Request: Print every line of the data below word for word, changing nothing.

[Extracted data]
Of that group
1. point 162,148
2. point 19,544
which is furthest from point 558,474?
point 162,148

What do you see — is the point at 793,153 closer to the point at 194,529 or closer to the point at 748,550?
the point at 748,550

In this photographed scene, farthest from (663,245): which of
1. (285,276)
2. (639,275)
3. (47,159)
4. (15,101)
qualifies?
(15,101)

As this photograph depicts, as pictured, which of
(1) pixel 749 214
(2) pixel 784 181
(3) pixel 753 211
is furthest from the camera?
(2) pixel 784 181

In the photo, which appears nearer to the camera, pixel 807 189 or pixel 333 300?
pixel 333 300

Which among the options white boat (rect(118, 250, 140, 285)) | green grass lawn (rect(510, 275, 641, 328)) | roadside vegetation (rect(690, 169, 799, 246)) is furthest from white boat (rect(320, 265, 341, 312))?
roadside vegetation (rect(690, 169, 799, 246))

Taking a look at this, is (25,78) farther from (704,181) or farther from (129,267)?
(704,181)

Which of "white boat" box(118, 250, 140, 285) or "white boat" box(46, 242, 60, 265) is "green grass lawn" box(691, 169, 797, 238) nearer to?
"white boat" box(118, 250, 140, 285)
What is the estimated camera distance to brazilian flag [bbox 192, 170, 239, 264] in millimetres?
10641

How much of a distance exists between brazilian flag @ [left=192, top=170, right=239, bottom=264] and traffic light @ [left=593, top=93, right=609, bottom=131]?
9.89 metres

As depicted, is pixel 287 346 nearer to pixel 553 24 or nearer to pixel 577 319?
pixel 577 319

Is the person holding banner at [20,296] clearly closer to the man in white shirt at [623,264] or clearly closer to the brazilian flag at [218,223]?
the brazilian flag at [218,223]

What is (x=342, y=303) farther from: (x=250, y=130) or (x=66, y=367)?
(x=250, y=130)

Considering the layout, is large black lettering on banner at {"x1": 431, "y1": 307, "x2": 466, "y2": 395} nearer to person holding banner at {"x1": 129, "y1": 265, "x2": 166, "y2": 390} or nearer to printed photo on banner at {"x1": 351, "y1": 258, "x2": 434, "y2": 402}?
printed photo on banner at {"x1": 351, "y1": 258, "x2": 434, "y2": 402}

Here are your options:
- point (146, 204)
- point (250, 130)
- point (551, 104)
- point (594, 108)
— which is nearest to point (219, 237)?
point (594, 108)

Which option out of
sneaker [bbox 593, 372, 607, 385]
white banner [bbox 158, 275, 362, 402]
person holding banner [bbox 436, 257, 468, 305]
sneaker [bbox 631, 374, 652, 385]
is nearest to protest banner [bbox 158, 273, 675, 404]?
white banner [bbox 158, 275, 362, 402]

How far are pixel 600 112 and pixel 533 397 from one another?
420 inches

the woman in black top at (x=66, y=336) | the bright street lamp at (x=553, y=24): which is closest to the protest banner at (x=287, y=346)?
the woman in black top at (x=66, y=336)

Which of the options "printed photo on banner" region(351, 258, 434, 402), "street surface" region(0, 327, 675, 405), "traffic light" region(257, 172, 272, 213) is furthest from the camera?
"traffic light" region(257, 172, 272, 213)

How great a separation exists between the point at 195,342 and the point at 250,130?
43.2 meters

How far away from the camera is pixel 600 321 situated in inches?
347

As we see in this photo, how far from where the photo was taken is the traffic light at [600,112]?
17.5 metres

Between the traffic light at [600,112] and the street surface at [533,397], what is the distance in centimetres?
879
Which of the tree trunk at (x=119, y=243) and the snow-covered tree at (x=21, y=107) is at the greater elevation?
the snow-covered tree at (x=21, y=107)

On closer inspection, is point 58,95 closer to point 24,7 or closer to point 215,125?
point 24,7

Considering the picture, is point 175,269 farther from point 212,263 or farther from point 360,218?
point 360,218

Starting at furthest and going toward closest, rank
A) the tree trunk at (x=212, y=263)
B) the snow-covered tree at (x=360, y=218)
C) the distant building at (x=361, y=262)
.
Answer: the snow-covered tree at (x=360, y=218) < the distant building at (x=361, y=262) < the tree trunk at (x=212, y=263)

Exercise solution:
Of that group
1. point 162,148
2. point 19,544
which is furthest from point 558,474?
point 162,148

What do you see — is the point at 793,153 closer to the point at 194,529 or closer to the point at 748,550?
the point at 748,550

In this photographed scene, farthest from (663,245): which of
1. (285,276)
2. (639,275)
3. (47,159)
4. (15,101)
qualifies?
(15,101)

As this photograph depicts, as pictured, which of
(1) pixel 749 214
(2) pixel 784 181
(3) pixel 753 211
is furthest from the camera?
(2) pixel 784 181

In the photo, which appears nearer to the camera, pixel 807 189 or pixel 333 300?
pixel 333 300

Which among the options white boat (rect(118, 250, 140, 285)) | green grass lawn (rect(510, 275, 641, 328)) | roadside vegetation (rect(690, 169, 799, 246)) is furthest from white boat (rect(320, 265, 341, 312))?
roadside vegetation (rect(690, 169, 799, 246))

Taking a look at this, is (25,78) farther from (704,181) or farther from (129,267)?
(704,181)

Which of "white boat" box(118, 250, 140, 285) or "white boat" box(46, 242, 60, 265) is "green grass lawn" box(691, 169, 797, 238) nearer to?
"white boat" box(118, 250, 140, 285)
What is the estimated camera distance to brazilian flag [bbox 192, 170, 239, 264] in millimetres?
10641

How much of a distance exists between brazilian flag @ [left=192, top=170, right=239, bottom=264] and traffic light @ [left=593, top=93, right=609, bottom=131]?
9.89 metres

As depicted, is pixel 287 346 nearer to pixel 553 24 or nearer to pixel 577 319?
pixel 577 319

Is the person holding banner at [20,296] clearly closer to the man in white shirt at [623,264] or clearly closer to the brazilian flag at [218,223]?
the brazilian flag at [218,223]

What is (x=342, y=303) farther from: (x=250, y=130) or (x=66, y=367)?
(x=250, y=130)

Considering the layout, is large black lettering on banner at {"x1": 431, "y1": 307, "x2": 466, "y2": 395} nearer to person holding banner at {"x1": 129, "y1": 265, "x2": 166, "y2": 390} or nearer to printed photo on banner at {"x1": 351, "y1": 258, "x2": 434, "y2": 402}?
printed photo on banner at {"x1": 351, "y1": 258, "x2": 434, "y2": 402}

Here are your options:
- point (146, 204)
- point (250, 130)
- point (551, 104)
- point (594, 108)
— which is nearest to point (219, 237)?
point (594, 108)

Which option out of
sneaker [bbox 593, 372, 607, 385]
white banner [bbox 158, 275, 362, 402]
person holding banner [bbox 436, 257, 468, 305]
sneaker [bbox 631, 374, 652, 385]
is nearest to protest banner [bbox 158, 273, 675, 404]?
white banner [bbox 158, 275, 362, 402]

How far are pixel 600 112 and pixel 533 397 from one another?
420 inches

the woman in black top at (x=66, y=336) | the bright street lamp at (x=553, y=24): which is closest to the protest banner at (x=287, y=346)?
the woman in black top at (x=66, y=336)

Which of the options "printed photo on banner" region(351, 258, 434, 402), "street surface" region(0, 327, 675, 405), "traffic light" region(257, 172, 272, 213) is furthest from the camera?
"traffic light" region(257, 172, 272, 213)

How great a separation exists between the point at 195,342 and the point at 250,130?
43.2 meters

How far away from the camera is pixel 600 321 situated in inches?
347

As we see in this photo, how far from where the photo was taken is the traffic light at [600,112]?
17.5 metres

Between the traffic light at [600,112] and the street surface at [533,397], what is the distance in centimetres?
879
Which of the tree trunk at (x=119, y=243) and the snow-covered tree at (x=21, y=107) is at the greater elevation?
the snow-covered tree at (x=21, y=107)

On closer inspection, is point 58,95 closer to point 24,7 or closer to point 215,125?
point 24,7

Considering the picture, is point 175,269 farther from point 212,263 or farther from point 360,218?
point 360,218

Starting at furthest and going toward closest, rank
A) the tree trunk at (x=212, y=263)
B) the snow-covered tree at (x=360, y=218)
C) the distant building at (x=361, y=262)
.
Answer: the snow-covered tree at (x=360, y=218) < the distant building at (x=361, y=262) < the tree trunk at (x=212, y=263)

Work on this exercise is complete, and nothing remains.